* begin Records to process *

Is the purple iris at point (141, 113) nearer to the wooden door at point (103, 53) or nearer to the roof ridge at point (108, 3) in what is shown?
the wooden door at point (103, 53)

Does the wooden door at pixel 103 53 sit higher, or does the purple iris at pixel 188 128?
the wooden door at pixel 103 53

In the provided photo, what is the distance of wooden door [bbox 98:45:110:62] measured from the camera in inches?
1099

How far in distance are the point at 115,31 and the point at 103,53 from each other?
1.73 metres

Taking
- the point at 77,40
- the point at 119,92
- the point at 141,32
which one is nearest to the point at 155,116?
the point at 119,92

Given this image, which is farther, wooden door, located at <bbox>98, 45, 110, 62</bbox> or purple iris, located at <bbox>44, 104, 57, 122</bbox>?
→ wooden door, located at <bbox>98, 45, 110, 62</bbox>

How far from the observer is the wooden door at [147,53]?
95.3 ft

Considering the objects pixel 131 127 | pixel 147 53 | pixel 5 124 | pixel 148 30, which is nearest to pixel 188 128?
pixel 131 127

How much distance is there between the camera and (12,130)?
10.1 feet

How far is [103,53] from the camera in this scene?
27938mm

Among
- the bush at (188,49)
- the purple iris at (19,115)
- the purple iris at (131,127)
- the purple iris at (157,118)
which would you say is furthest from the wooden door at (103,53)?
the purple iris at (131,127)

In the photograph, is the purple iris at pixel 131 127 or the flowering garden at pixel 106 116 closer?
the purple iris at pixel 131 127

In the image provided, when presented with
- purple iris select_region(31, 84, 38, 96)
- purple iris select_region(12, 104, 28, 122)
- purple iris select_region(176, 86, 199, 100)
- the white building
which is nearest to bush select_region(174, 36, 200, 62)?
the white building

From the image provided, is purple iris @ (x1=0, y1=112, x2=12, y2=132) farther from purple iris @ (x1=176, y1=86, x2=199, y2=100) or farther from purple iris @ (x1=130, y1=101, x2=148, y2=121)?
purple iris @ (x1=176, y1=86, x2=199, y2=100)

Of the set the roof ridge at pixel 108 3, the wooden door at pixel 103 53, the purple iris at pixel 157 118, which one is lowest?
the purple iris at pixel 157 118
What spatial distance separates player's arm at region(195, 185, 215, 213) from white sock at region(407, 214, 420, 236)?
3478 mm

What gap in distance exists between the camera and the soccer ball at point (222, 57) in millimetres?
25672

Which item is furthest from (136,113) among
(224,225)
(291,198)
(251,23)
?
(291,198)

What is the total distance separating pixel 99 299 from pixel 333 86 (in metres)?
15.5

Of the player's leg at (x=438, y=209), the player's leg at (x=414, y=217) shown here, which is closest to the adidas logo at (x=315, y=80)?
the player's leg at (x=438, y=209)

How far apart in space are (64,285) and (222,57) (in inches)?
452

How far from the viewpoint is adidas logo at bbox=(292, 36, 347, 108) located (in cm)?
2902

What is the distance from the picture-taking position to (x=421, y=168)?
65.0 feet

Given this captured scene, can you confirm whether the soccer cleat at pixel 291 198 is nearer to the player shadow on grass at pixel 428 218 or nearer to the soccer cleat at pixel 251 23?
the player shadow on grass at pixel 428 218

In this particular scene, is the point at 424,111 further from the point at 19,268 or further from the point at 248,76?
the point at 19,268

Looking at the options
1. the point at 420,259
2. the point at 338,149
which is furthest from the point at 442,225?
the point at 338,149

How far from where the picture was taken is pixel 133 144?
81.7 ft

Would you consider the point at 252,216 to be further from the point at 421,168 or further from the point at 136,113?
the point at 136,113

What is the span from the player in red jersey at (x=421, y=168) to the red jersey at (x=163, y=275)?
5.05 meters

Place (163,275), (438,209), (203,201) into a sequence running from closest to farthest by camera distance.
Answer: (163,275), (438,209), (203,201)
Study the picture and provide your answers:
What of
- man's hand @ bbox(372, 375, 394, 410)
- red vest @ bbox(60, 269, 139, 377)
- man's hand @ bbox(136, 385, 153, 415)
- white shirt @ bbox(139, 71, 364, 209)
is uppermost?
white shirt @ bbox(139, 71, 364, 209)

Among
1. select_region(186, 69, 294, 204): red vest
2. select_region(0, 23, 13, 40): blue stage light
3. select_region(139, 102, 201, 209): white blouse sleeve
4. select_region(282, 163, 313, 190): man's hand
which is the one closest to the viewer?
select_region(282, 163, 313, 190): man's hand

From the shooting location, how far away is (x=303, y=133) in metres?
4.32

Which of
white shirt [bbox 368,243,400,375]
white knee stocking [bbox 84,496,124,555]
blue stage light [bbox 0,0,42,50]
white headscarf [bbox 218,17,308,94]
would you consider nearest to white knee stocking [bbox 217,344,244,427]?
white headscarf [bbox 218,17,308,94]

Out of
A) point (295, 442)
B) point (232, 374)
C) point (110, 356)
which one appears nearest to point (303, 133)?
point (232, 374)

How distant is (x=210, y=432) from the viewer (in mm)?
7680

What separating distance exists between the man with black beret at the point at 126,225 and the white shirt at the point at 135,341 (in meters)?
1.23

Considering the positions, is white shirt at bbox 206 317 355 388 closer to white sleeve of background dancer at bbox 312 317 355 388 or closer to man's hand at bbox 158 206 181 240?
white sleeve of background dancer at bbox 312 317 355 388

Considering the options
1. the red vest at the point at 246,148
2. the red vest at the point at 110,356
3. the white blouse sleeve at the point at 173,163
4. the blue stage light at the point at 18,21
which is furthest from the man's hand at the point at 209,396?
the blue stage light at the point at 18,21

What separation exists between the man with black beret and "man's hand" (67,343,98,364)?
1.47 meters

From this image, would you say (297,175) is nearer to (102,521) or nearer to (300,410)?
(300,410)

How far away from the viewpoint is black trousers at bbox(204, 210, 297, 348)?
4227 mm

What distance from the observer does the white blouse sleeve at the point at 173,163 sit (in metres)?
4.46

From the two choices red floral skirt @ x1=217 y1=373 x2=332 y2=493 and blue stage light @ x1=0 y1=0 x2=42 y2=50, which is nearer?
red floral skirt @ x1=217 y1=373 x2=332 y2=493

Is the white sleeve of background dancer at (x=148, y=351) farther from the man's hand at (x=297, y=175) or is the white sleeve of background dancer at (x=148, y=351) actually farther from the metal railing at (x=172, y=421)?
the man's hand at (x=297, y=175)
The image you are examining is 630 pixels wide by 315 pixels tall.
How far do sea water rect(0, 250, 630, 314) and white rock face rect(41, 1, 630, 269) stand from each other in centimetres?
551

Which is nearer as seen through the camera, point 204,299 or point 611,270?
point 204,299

* end Records to process *

--- Goal of the exercise ---
Count the lines in the records above that contain the word "stocking", and give only that number.

--- Output ---
2